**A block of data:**
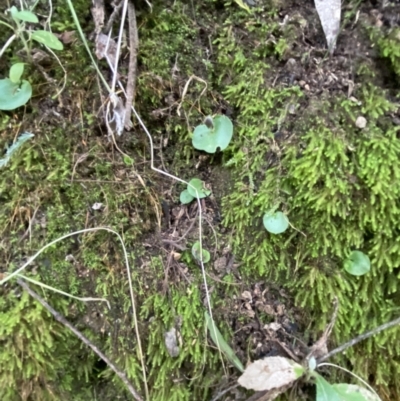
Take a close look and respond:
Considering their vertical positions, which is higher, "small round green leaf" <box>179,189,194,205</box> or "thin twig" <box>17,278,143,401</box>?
"small round green leaf" <box>179,189,194,205</box>

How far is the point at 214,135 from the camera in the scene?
3.82 ft

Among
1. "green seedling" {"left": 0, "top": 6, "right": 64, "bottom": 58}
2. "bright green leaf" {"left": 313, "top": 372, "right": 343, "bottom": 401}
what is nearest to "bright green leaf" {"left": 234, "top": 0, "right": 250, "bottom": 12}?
"green seedling" {"left": 0, "top": 6, "right": 64, "bottom": 58}

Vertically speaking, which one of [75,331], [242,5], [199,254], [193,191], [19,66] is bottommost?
[75,331]

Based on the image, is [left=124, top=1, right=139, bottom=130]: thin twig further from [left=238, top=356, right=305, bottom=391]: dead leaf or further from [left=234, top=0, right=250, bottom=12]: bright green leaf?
[left=238, top=356, right=305, bottom=391]: dead leaf

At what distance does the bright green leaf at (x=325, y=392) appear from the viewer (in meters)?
1.02

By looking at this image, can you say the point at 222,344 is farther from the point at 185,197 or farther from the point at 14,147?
the point at 14,147

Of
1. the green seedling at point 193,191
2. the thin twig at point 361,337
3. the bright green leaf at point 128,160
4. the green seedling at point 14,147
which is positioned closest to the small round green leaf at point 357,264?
the thin twig at point 361,337

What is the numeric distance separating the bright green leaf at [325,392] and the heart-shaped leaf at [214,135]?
0.68m

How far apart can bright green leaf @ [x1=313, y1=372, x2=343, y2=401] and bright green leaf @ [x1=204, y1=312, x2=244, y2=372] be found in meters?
0.20

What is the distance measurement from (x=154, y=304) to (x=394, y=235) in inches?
26.7

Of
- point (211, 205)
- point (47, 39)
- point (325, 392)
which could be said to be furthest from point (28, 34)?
point (325, 392)

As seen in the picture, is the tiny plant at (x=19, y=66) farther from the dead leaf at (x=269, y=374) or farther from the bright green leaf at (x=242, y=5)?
Answer: the dead leaf at (x=269, y=374)

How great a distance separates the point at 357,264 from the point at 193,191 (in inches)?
19.7

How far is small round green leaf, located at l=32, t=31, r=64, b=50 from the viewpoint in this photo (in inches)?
41.3
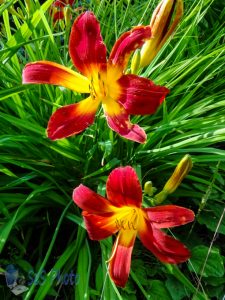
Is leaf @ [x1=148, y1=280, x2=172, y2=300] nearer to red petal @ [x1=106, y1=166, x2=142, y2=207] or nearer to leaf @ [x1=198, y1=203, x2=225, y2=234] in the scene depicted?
leaf @ [x1=198, y1=203, x2=225, y2=234]

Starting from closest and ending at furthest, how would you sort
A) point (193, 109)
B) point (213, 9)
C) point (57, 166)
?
point (57, 166), point (193, 109), point (213, 9)

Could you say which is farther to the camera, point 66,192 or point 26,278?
point 66,192

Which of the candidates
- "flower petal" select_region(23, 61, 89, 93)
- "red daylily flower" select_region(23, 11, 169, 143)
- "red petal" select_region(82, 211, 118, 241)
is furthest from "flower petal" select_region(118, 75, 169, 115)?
"red petal" select_region(82, 211, 118, 241)

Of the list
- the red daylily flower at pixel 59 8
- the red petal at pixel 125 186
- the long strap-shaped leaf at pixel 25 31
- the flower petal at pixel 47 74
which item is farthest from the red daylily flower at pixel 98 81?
the red daylily flower at pixel 59 8

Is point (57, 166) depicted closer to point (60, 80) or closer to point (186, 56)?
point (60, 80)

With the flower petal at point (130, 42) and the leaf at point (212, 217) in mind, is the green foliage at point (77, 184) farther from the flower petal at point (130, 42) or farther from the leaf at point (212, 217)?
the flower petal at point (130, 42)

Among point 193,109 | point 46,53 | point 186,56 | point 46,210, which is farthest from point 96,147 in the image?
point 186,56
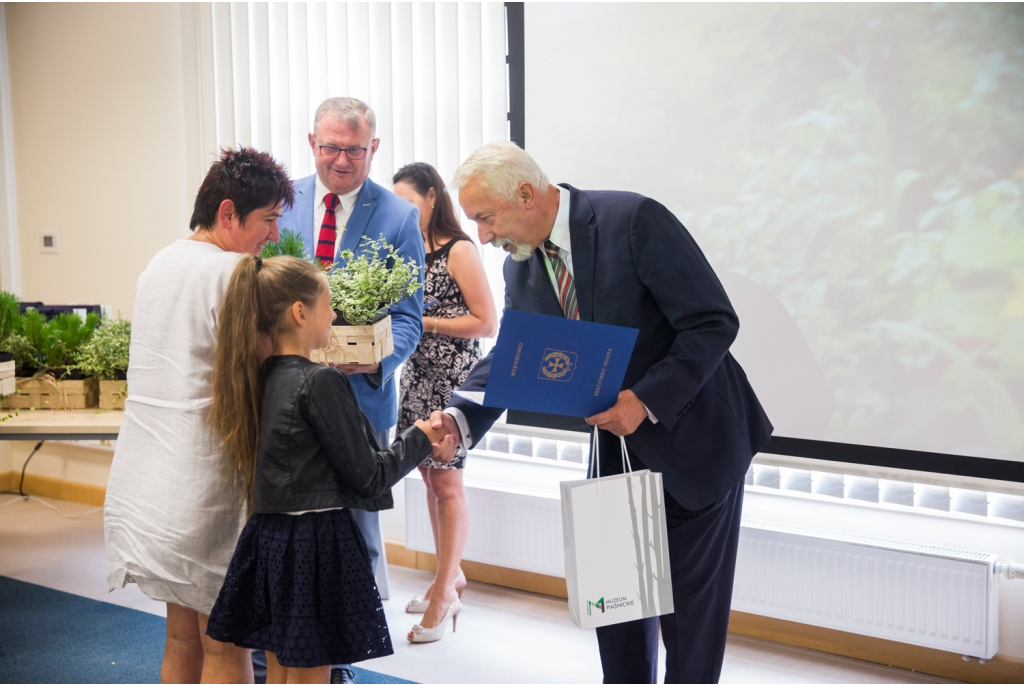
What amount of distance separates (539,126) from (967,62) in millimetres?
1603

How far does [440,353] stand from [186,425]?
1.48m

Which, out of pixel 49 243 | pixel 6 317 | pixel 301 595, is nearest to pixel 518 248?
pixel 301 595

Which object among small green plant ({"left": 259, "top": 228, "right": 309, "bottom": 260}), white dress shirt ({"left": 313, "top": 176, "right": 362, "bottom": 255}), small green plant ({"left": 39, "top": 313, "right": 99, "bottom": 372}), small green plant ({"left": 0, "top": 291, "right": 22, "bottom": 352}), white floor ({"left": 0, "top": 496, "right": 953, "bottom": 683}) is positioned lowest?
white floor ({"left": 0, "top": 496, "right": 953, "bottom": 683})

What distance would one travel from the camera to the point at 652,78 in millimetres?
3383

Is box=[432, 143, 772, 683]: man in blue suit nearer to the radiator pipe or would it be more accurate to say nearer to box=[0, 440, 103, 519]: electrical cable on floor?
the radiator pipe

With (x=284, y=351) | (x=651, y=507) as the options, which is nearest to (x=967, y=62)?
(x=651, y=507)

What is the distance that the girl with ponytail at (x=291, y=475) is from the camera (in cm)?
192

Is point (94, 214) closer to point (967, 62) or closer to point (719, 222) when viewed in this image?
point (719, 222)

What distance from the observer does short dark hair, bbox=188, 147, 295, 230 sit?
79.4 inches

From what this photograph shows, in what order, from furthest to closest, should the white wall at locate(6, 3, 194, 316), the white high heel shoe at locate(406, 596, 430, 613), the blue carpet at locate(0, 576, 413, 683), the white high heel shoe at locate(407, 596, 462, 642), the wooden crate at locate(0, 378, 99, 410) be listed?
the white wall at locate(6, 3, 194, 316), the white high heel shoe at locate(406, 596, 430, 613), the white high heel shoe at locate(407, 596, 462, 642), the wooden crate at locate(0, 378, 99, 410), the blue carpet at locate(0, 576, 413, 683)

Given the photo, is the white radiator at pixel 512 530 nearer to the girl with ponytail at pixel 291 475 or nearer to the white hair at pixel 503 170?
the girl with ponytail at pixel 291 475

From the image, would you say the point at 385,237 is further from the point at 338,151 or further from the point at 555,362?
the point at 555,362

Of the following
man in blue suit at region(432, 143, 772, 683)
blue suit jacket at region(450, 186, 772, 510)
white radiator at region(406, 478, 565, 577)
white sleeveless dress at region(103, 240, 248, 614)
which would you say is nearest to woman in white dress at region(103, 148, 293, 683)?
white sleeveless dress at region(103, 240, 248, 614)

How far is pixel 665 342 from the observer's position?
6.51 feet
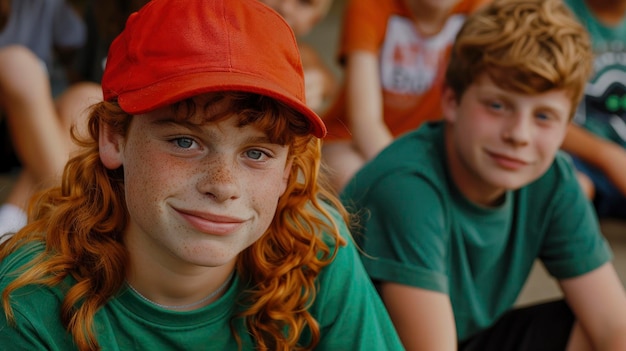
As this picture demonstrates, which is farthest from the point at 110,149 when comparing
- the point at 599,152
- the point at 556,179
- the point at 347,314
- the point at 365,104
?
the point at 599,152

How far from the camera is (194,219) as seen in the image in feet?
3.92

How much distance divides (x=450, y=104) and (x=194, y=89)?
2.82 ft

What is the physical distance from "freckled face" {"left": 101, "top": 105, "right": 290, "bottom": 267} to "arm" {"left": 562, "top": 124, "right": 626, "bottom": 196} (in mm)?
1631

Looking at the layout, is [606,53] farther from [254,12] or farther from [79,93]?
[254,12]

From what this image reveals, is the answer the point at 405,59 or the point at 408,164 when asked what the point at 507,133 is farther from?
the point at 405,59

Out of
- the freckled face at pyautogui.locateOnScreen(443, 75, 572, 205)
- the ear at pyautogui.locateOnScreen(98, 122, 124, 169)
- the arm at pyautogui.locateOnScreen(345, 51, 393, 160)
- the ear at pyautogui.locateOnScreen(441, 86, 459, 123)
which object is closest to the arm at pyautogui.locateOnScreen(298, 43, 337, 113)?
the arm at pyautogui.locateOnScreen(345, 51, 393, 160)

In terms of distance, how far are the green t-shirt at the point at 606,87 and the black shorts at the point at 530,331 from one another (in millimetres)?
951

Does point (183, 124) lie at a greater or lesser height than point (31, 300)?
greater

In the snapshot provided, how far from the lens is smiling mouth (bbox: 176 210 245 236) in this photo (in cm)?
119

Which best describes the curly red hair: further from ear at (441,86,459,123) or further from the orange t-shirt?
the orange t-shirt

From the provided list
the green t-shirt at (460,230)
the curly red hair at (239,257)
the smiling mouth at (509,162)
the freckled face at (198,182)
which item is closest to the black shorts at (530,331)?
the green t-shirt at (460,230)

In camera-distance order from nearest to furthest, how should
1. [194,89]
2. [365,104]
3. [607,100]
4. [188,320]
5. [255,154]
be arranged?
[194,89] < [255,154] < [188,320] < [365,104] < [607,100]

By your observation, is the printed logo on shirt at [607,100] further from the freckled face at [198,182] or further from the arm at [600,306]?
the freckled face at [198,182]

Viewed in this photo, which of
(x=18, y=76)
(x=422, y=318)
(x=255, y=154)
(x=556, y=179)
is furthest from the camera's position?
(x=18, y=76)
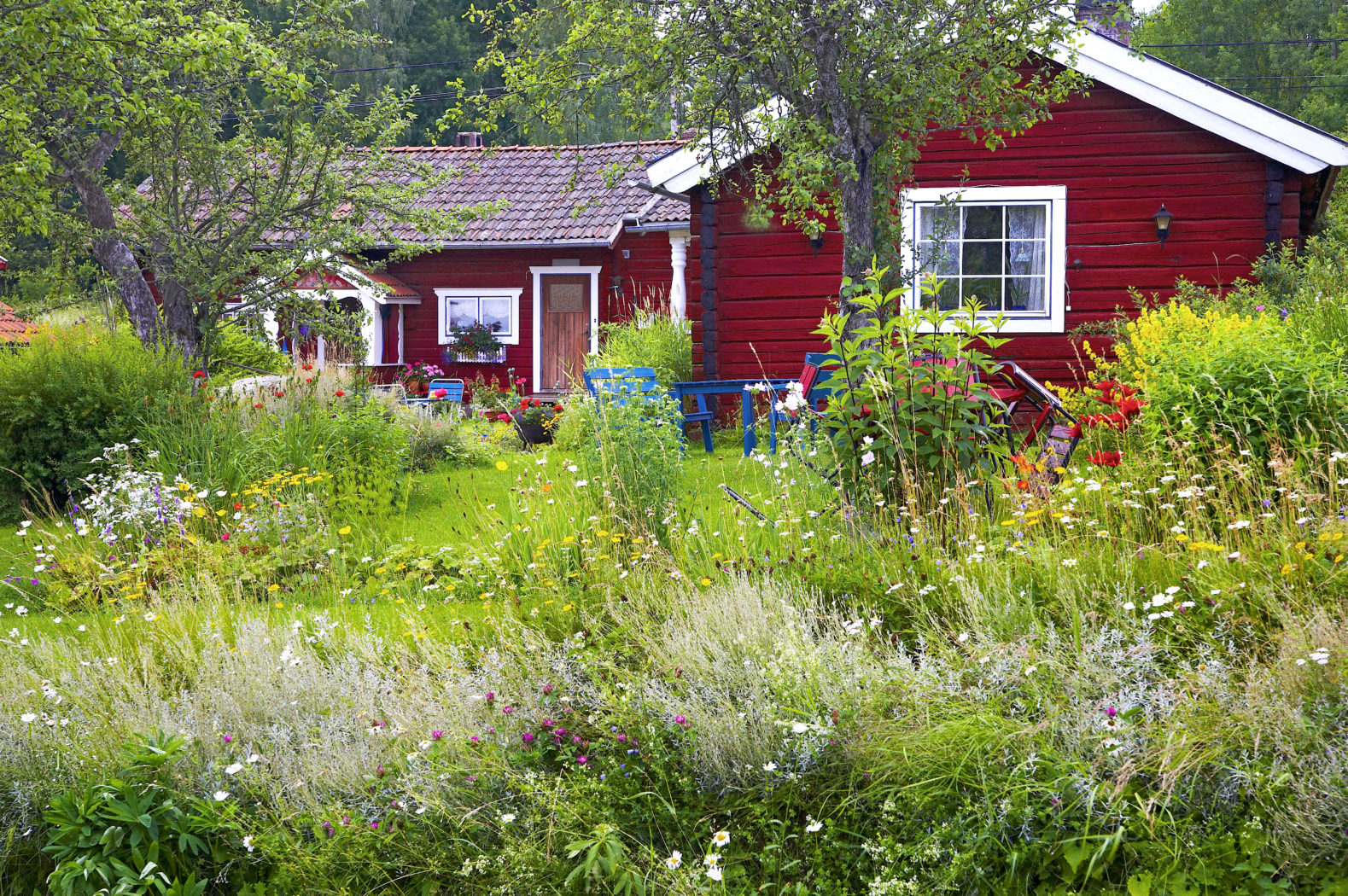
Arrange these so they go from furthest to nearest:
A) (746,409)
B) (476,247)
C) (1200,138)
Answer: (476,247), (1200,138), (746,409)

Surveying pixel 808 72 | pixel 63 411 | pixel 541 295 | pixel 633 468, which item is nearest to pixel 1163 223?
pixel 808 72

**Exercise objective:** Retype the lines of the records verbatim, starting at the line containing "In camera-distance order" and stopping after the line containing "[194,89] < [255,154]".

**Task result:**
In camera-distance order from nearest to furthest, how should
1. [194,89]
2. [365,104]
3. [607,100]
4. [188,320]
5. [255,154]
be arranged?
[194,89] < [255,154] < [188,320] < [365,104] < [607,100]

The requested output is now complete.